Short problem: Copy out the stretch of material from the line containing "By how much" through the end of the material, leaving the pictures out.

Material:
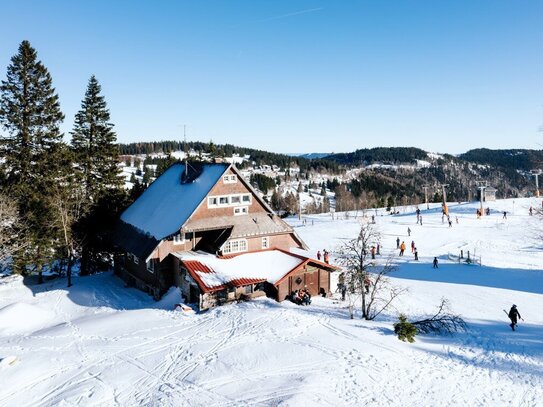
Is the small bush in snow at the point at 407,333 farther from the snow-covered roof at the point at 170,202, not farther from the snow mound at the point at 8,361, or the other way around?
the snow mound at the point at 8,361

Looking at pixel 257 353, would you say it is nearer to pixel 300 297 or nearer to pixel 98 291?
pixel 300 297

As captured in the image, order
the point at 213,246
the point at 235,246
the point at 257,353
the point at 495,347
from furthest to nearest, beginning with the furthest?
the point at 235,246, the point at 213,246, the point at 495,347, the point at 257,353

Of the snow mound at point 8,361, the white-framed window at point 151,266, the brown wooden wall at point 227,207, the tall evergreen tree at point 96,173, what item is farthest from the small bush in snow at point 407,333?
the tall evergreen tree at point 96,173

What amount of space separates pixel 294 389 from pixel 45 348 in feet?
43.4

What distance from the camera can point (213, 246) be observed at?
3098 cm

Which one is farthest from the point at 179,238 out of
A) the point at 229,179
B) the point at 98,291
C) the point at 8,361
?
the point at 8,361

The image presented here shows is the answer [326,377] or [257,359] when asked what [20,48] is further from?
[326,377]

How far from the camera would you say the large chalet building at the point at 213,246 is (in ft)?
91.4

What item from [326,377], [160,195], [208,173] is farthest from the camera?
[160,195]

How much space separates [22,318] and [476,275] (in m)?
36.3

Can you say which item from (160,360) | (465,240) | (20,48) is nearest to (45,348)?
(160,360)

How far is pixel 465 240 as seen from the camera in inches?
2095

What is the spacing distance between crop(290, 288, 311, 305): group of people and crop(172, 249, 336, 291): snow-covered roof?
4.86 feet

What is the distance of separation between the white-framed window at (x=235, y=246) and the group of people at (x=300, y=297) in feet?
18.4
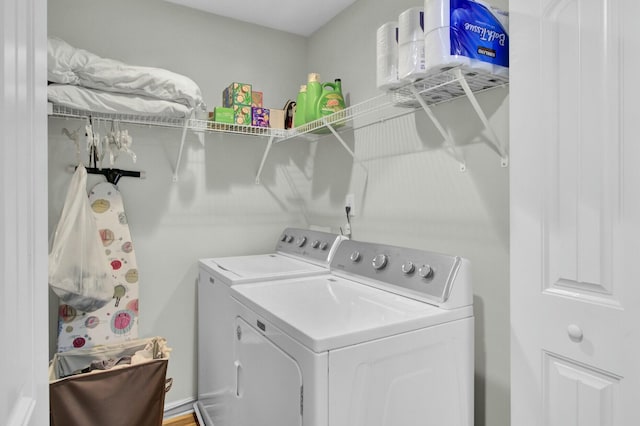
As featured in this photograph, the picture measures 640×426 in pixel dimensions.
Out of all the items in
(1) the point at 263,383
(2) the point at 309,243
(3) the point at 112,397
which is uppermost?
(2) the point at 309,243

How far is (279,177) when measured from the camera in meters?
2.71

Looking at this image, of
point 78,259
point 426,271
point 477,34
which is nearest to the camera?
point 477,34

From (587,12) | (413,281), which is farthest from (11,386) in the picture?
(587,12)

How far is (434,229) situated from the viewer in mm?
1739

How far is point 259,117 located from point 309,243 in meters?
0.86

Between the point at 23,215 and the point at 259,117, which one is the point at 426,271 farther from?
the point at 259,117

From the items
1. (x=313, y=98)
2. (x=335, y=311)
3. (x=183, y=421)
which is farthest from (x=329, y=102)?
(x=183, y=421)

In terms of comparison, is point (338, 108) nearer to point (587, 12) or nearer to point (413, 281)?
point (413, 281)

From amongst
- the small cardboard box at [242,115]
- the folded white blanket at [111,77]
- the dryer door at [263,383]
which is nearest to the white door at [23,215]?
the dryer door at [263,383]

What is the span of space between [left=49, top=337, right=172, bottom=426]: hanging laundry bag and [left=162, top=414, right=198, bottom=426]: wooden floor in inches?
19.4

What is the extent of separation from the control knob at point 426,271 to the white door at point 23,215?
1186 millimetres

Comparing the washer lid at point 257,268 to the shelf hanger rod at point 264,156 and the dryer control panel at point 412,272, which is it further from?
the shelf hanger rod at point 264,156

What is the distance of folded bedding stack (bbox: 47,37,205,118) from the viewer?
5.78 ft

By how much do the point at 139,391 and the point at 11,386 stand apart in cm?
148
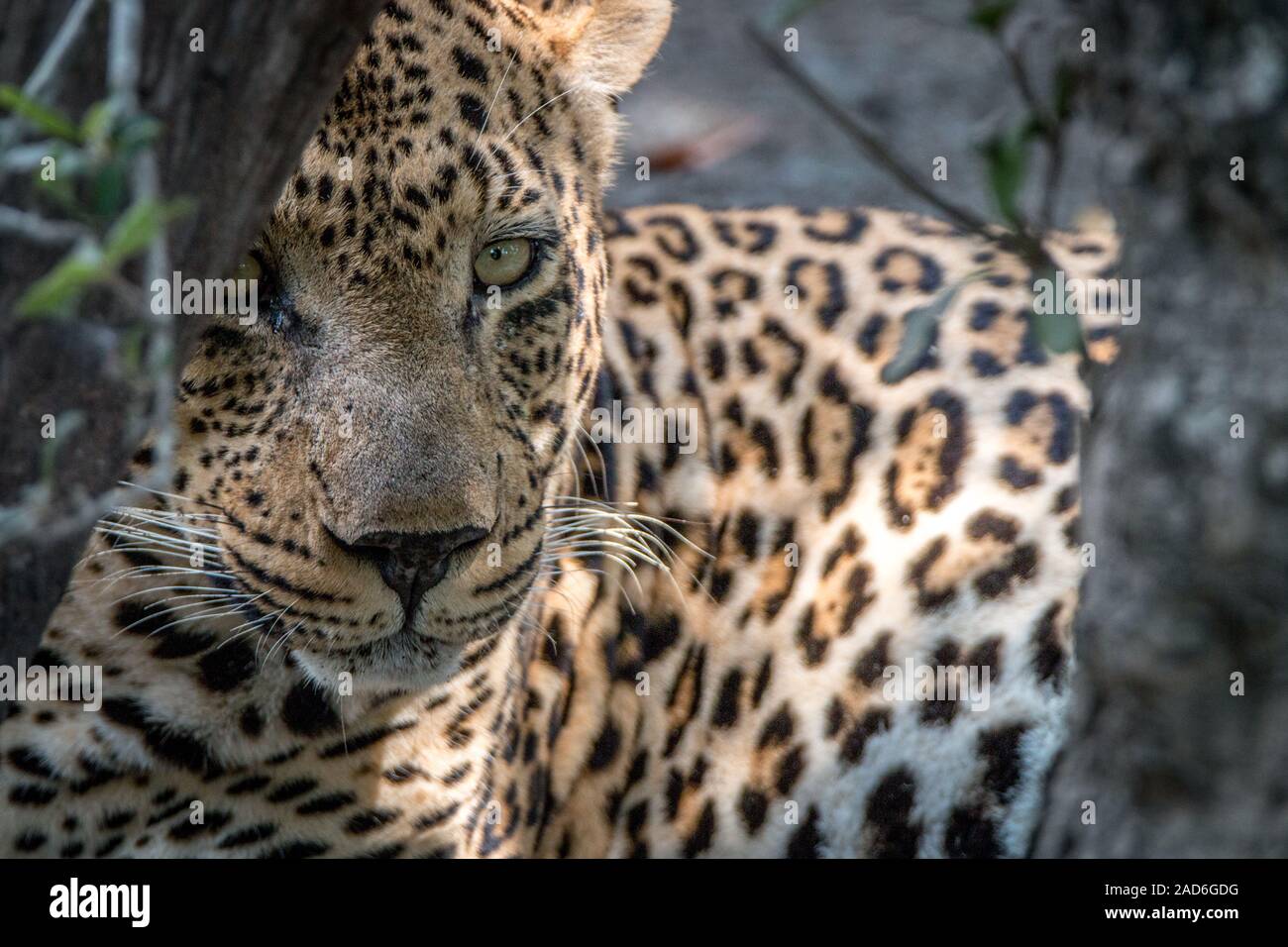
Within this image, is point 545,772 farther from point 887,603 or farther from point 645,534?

Exercise result:
By how much do the point at 139,391 and the point at 11,386 stand apart in cm?
148
Within this image, is point 545,772 farther from point 887,603 or farther from point 645,534?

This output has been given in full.